Problems and tasks:
(1) Decide whether each statement agrees with the frac-pack article below, and answer yes or no, quoting the words of the article that settle it. (a) The early BP frac-packs at Mississippi Canyon block 109 were pumped at rates of 12 to 15 bbl/min. (b) The solid-steel crossover design replaced earlier welded designs. (c) The concentric reciprocating tool designs date from the 1990s.
(2) Write the next part of the frac-pack article below, picking up after its last sentence.

::: Reading passage :::

Deepwater reservoirs push frac design and equipment capabilities

Bob Hanna and Dick Ellis with BP provided the next impetus. They pioneered the frac-pack application within BP, which resulted in its application in wells at Mississippi Canyon block 109, Amberjack platform. These frac-packs were considered extreme at the time, with rates of 12 to 15 bbl/min and proppant volumes of 15,000 to 30,000 lbm. As the frac-pack technique gained more acceptance, further tool testing and qualification was required as the limits on rate and proppant volume continued to be pushed. In order to meet surface pumping capabilities, companies are testing at higher rates and proppant volumes.

As a result of this testing and applying the lessons learned, new tool systems have evolved rapidly in the last decade. The industry’s innovations have included a new larger-exit-area crossover design, a solid-steel crossover design to replace the earlier welded designs, improved metallurgy and material coatings, changes in positioning of the crossover during pumping to protect the external production casing from the erosive forces, and improved exit-sleeve design. Additionally, this led to the design of weight-down tools for positive positioning during the frac-pack. The latter was required to counter the ballooning and cooling forces exerted on the workstring during pack placement.

Today, the weight-down system has been further refined with the use of multi-acting collets that maintain both a weight-down circulating and a squeeze position.

The industry’s pumping designs have a direct effect on tool ratings. On smaller tool sizes, these upper limits are fairly well defined. On the larger tool sizes, there still might be additional capability to increase rates and volumes. The existing concentric reciprocating tool designs dating from the 1970s are approaching their limits.

What is the upper rate and proppant limit, and is there a need to continue to go at higher rates and larger proppant volumes? These are questions still to be answered. If history tells us anything, it is likely that the operator engineers will continue to push the limit. The capability to tie two frac vessels together only enhances the chance of further pushing the limit.

Reservoir drivers

Reservoir conditions drive the requirement for higher rate frac-pack tools in prolific deepwater zones characterized by high deviations, high permeability, and long intervals. In deepwater, it is not uncommon to frac-pack zones with permeabilities in excess of 250,000 md ft.

::: Record set :::

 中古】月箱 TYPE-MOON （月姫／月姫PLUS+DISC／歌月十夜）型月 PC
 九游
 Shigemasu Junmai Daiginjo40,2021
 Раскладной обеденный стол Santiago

:::
::: Record set :::

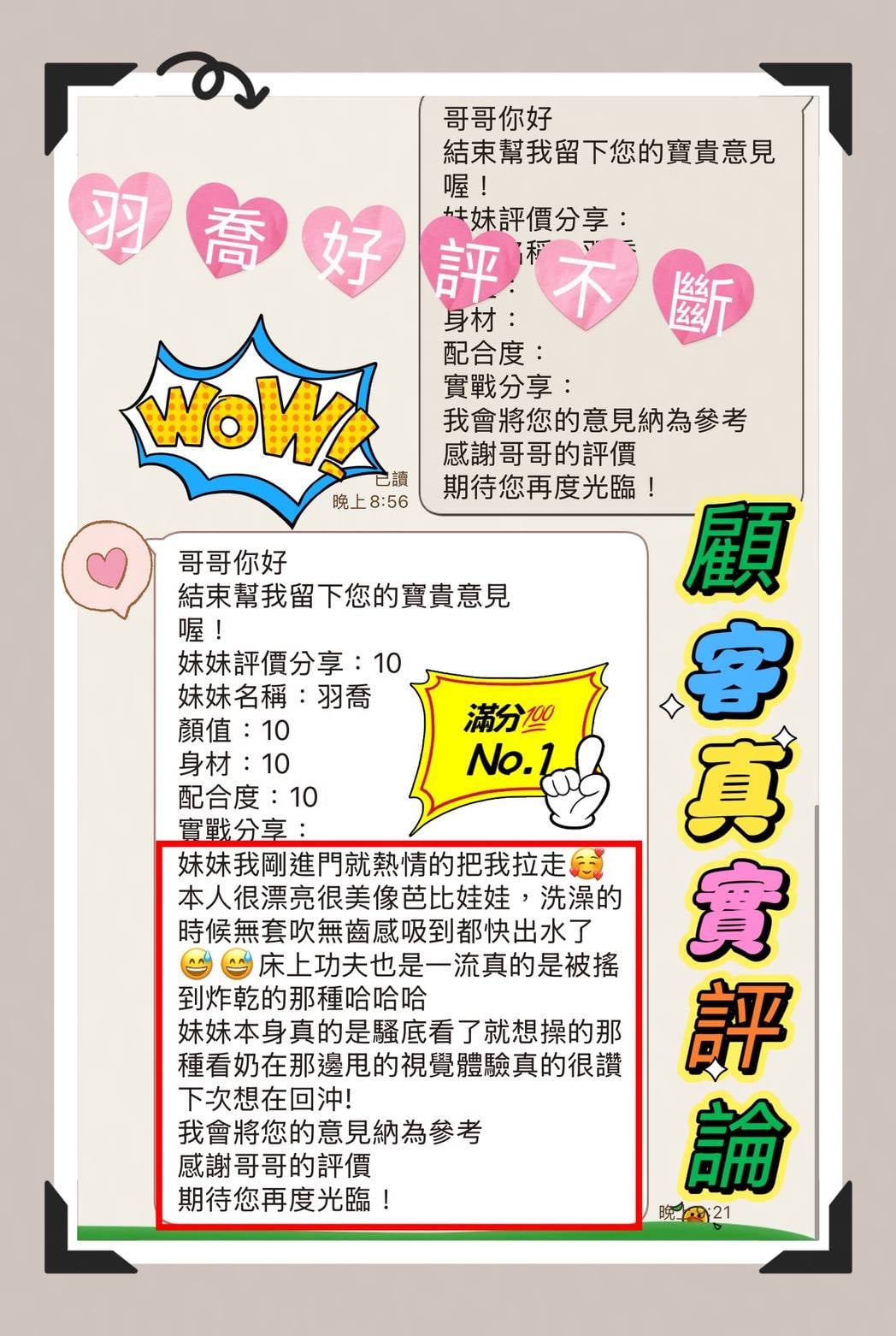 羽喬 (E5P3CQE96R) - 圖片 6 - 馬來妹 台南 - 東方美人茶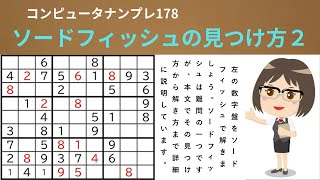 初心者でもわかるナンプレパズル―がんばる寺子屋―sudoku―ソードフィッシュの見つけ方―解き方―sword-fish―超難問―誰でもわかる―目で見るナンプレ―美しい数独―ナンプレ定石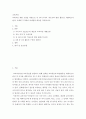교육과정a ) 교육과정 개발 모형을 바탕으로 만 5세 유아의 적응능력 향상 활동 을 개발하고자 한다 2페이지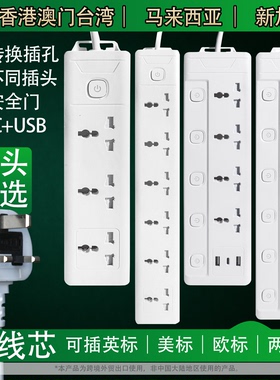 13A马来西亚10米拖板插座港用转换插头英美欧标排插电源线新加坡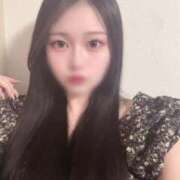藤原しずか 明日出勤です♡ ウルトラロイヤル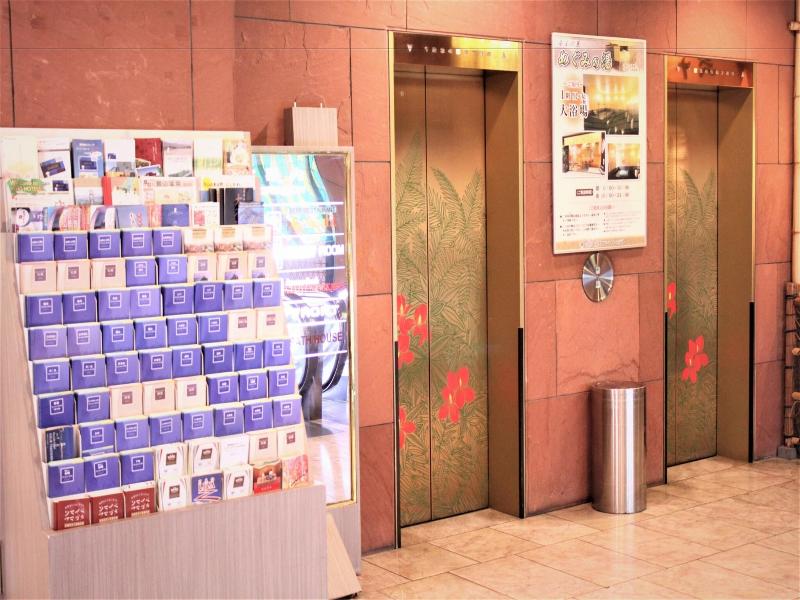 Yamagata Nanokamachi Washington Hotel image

:::
::: Record set :::

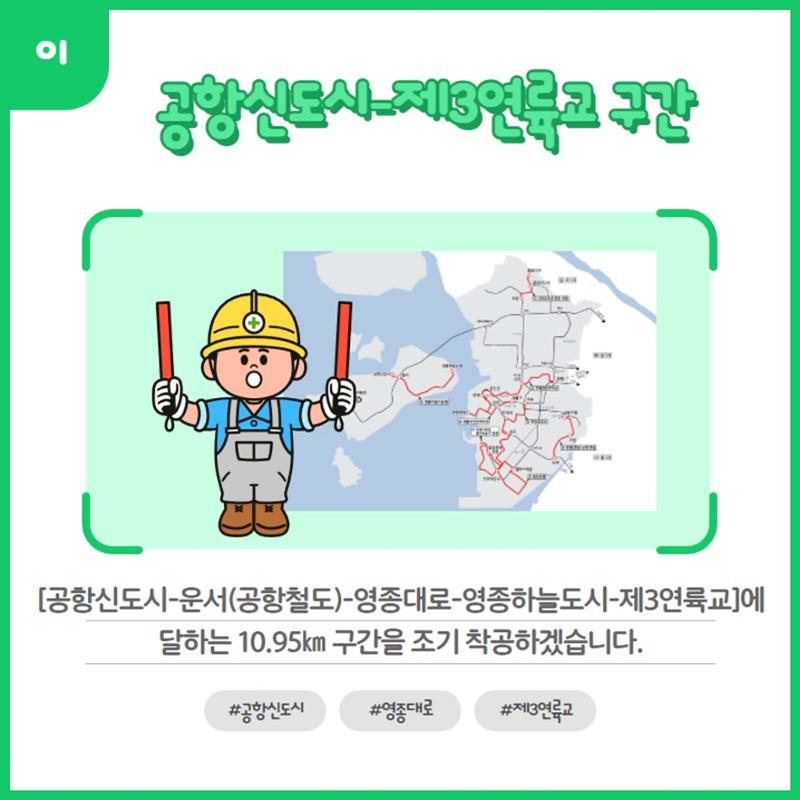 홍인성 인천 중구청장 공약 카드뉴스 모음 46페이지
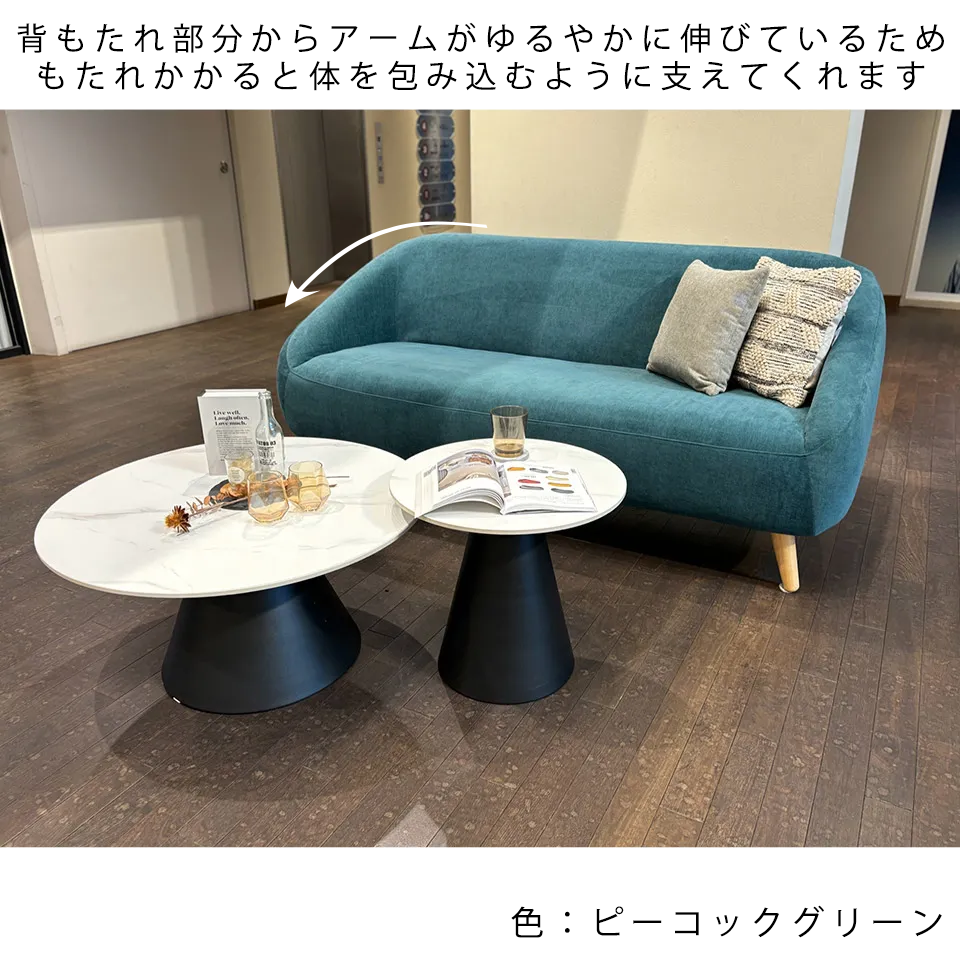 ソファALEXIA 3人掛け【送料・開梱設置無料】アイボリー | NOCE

:::

Answers for the exercise:
(1)
(a) Yes: "with rates of 12 to 15 bbl/min and proppant volumes of 15,000 to 30,000 lbm"
(b) Yes: "a solid-steel crossover design to replace the earlier welded designs"
(c) No: "The existing concentric reciprocating tool designs dating from the 1970s are approaching their limits."

(2)
The permeability of these intervals can be on the range of one to two darcies, interval lengths can range from 200 to 500 ft, and deviations greater than 50° are fairly common. Consequently, these zones often exhibit high fracture-fluid leak-off rates.

The frac-pack must cover the entire zone in order to maximize the production rate and the long-term reliability of the completion. Such completions usually require a high rate and large volumes of proppant placed across the interval.

The degree of heterogeneity across the producing zone is the second driver for high-rate frac-packing. In some cases, there may be two or more highly permeable zones that are separated by a shaly or silty zone of poorer quality. Since the shaly or silty sand may act as a barrier to fracture height growth, it is critical to be sure that the frac-pack covers the entire interval.

A third driver for frac-packing long intervals is economics. If it is possible for a company to complete two intervals that are close together with a single completion rather than a stacked completion, cost, time, and risk associated with completion can be minimized.

Some alternatives will be to use other completion types that require lower injection rates. This includes screen-only completions, openhole gravel packs or high-rate water packs in order to complete these long high-permeability intervals. However, these completions typically exhibit higher skins than frac-packs. Furthermore, historical evidence in the Gulf of Mexico indicates that frac packs are currently the most reliable and provide the lowest skins of all completion types. Other alternatives may be to reduce the effective perforated interval, perform a stacked completion, or use more viscous fluids that will have lower leak-off.

However, each of these approaches has disadvantages, such as lost reserves resulting from limiting the perforated interval, stacking completions increasing the cost of the completion (which is a particular concern in deepwater wells), and the use of more viscous fluids resulting in increased proppant pack damage and skin that could impact productivity. The industry’s use of higher-rate tools helps to perform frac-pack operations at lower overall costs, shorter turnaround time, and with increased productivity than might be obtained from conventional tools.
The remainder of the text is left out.